The study has some limitations, including its retrospective design, lack of a control group (non-COVID-19 critically-ill patients), absence of an analysis of muscle mass changes over time, and the absence of serum samples for inflammatory marker measurements. It is also important to note that the length of the analysis, limited to 3 months of follow-up, may have been insufficient to capture long-term complications, as previously shown in studies of myosteatosis and muscle composition in non-COVID-19 critically ill patients, which demonstrated the importance of this biomarker in long-term survival, proving more marked than in acute outcomes34. Furthermore, no data was available in the present study on dietary intake, physical activity, socioeconomic status, or nutritional care support, factors which may well have affected SMI, SMD, and outcomes.

In the study cohort, 22.5% of patients died in the short-term.

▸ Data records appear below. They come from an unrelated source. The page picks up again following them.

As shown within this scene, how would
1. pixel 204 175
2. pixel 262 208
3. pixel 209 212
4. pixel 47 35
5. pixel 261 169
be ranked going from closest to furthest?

Consistent with previous studies, mortality rates in patients hospitalized due to COVID-19 in Brazil ranged from 21.7 to 47.3%52,53 versus mortality rates globally of 8 to 21% in patients hospitalized for SARS-CoV-2 pneumonia54,55,56,57. Therefore, the study results need to be further validated in other countries to increase generalizability.

Conclusions

In the present study cohort, a low SMD (irrespective of being a pre-existing condition or a phenotype induced by COVID-19), high NLR, and a combination of these two pro-inflammatory factors, at diagnosis for SARS-Cov-2 infection predicted the severity of COVID-19. To our knowledge, this is the first study investigating the impact of both parameters on COVID-19 clinical outcomes. This new prognostic biomarker may help identify patients at risk for poorer outcomes at an early stage of COVID-19, and further studies are warranted to address its value as a predictive biomarker for COVID-19 therapeutic interventions.